According to the Commission for the Comprehensive nuclear-test-ban Treaty Organisation (CTBTO), the largest nuclear explosion in history was the 1961 Soviet Union ‘Tsar Bomba’. The test measured 50 megatons, which was more than 3,800 times more powerful than the Hiroshima bomb.
Data shows that in 2017 there are 14,900 nuclear warheads in the world. Russia (7,000) and the US (6,000) have the lion’s share, followed by China (260) and the UK (215), with France and other countries also in possession of the devastating weapon. Although not all nuclear weapons have the same destructive capabilities, the US and Russia have thermonuclear weapons, which the most devastating of all types of nuclear weaponry.

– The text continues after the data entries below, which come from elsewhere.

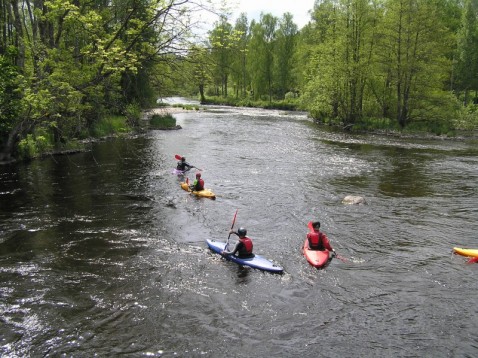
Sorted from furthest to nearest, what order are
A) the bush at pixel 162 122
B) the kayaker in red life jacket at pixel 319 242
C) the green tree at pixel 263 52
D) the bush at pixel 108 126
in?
the green tree at pixel 263 52, the bush at pixel 162 122, the bush at pixel 108 126, the kayaker in red life jacket at pixel 319 242

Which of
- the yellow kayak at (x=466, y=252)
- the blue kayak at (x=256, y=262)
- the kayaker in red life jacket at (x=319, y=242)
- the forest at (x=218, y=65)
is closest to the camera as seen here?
the blue kayak at (x=256, y=262)

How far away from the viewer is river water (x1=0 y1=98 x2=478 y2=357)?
730cm

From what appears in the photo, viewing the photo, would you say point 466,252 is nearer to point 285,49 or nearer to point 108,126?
point 108,126

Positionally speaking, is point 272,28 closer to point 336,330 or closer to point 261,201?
point 261,201

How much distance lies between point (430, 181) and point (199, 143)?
15572 millimetres

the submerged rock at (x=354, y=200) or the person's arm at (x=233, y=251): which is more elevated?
the submerged rock at (x=354, y=200)

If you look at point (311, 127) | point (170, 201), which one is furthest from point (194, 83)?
point (311, 127)

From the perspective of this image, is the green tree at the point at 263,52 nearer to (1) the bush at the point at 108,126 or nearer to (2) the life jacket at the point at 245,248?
(1) the bush at the point at 108,126

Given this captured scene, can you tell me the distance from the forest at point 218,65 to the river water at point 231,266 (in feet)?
11.8

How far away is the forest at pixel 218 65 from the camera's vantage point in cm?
1213

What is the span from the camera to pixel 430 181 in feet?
61.3

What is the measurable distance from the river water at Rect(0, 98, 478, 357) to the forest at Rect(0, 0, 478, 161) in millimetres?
3590

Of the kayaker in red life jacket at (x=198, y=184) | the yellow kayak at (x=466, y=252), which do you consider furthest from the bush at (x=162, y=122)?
the yellow kayak at (x=466, y=252)

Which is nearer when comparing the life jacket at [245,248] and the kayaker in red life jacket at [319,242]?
the life jacket at [245,248]
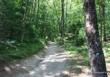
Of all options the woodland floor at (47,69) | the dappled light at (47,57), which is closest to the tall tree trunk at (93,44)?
the dappled light at (47,57)

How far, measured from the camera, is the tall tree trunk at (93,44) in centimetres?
615

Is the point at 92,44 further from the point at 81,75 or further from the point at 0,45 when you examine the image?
the point at 0,45

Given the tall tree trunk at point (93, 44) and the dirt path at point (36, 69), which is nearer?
the tall tree trunk at point (93, 44)

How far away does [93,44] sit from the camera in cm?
621

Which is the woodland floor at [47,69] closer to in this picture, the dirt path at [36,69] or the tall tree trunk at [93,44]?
the dirt path at [36,69]

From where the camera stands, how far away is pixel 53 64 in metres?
16.3

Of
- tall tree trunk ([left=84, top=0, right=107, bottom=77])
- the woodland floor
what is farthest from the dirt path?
tall tree trunk ([left=84, top=0, right=107, bottom=77])

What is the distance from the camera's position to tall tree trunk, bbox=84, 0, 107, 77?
→ 6.15m

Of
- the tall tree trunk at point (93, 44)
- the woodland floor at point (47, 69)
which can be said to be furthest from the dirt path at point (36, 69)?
the tall tree trunk at point (93, 44)

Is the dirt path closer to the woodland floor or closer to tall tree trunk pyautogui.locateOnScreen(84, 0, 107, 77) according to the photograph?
the woodland floor

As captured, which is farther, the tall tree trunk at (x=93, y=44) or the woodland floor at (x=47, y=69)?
the woodland floor at (x=47, y=69)

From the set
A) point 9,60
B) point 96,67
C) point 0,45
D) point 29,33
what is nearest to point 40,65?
point 9,60

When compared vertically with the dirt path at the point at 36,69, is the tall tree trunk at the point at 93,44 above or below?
above

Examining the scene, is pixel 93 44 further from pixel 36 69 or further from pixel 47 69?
pixel 36 69
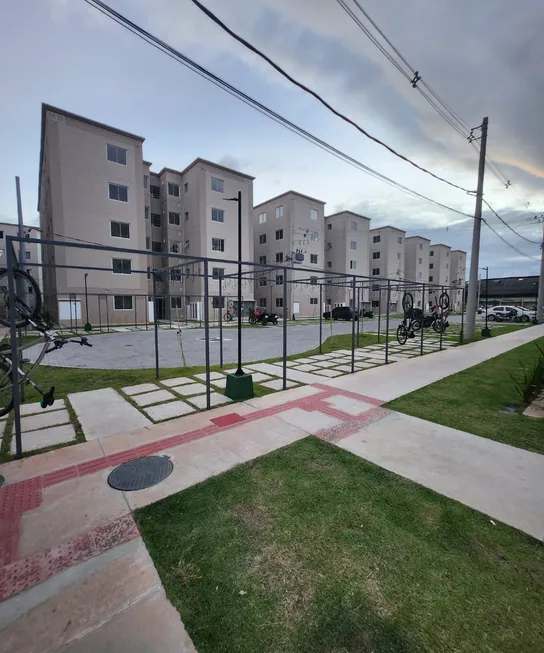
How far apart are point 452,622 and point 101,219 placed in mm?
25469

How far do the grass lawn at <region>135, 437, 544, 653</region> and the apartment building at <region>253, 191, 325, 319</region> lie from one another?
2961cm

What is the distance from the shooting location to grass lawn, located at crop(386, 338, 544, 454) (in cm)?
399

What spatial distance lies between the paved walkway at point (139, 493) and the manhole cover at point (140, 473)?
0.28 feet

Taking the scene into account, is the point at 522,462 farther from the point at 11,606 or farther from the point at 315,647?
the point at 11,606

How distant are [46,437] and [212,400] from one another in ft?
7.37

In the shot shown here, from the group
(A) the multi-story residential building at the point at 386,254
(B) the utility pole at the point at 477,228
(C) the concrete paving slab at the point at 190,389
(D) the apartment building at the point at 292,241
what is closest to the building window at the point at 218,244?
(D) the apartment building at the point at 292,241

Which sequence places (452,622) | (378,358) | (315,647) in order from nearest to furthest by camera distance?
(315,647) < (452,622) < (378,358)

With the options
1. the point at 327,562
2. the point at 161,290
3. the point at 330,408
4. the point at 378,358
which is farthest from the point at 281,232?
the point at 327,562

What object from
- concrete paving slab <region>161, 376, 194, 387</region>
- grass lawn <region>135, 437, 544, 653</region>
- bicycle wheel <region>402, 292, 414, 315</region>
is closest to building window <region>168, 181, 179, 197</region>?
bicycle wheel <region>402, 292, 414, 315</region>

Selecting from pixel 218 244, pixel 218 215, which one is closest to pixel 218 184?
pixel 218 215

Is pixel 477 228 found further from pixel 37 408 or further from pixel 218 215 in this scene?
pixel 218 215

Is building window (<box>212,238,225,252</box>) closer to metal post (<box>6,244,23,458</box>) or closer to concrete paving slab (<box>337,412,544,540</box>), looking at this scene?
metal post (<box>6,244,23,458</box>)

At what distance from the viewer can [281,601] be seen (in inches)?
67.5

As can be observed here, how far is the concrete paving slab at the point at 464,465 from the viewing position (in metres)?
2.55
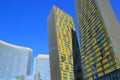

But what would happen of all the nuclear bombs were detonated concurrently? Assuming that all 13,800 bombs will detonate on the surface, and will be evenly spaced out across the world, 94 kilometres of land will be immediately obliterated, and 232,000 square kilometres of infrastructure will have been blown away. A fireball would develop almost immediately covering a 79,000km radius and vaporising anything in its path, and anyone within 5.8 million square kilometers from it would suffer third degree burns.
The subsequent ionising radiation in the atmosphere will contaminate an area 284,000 square kilometres in size, so most who manage to survive the initial blast will develop radiation sickness. The final chapter in this apocalyptic scenario would be a nuclear winter. If there were any survivors who haven’t succumbed to radiation, they will have to get ready for widespread darkness across the planet. The nuclear winter would cool the world for hundreds of years, as the black carbon soot from the explosions would block solar radiation reaching the surface of the earth, making photosynthesis impossible.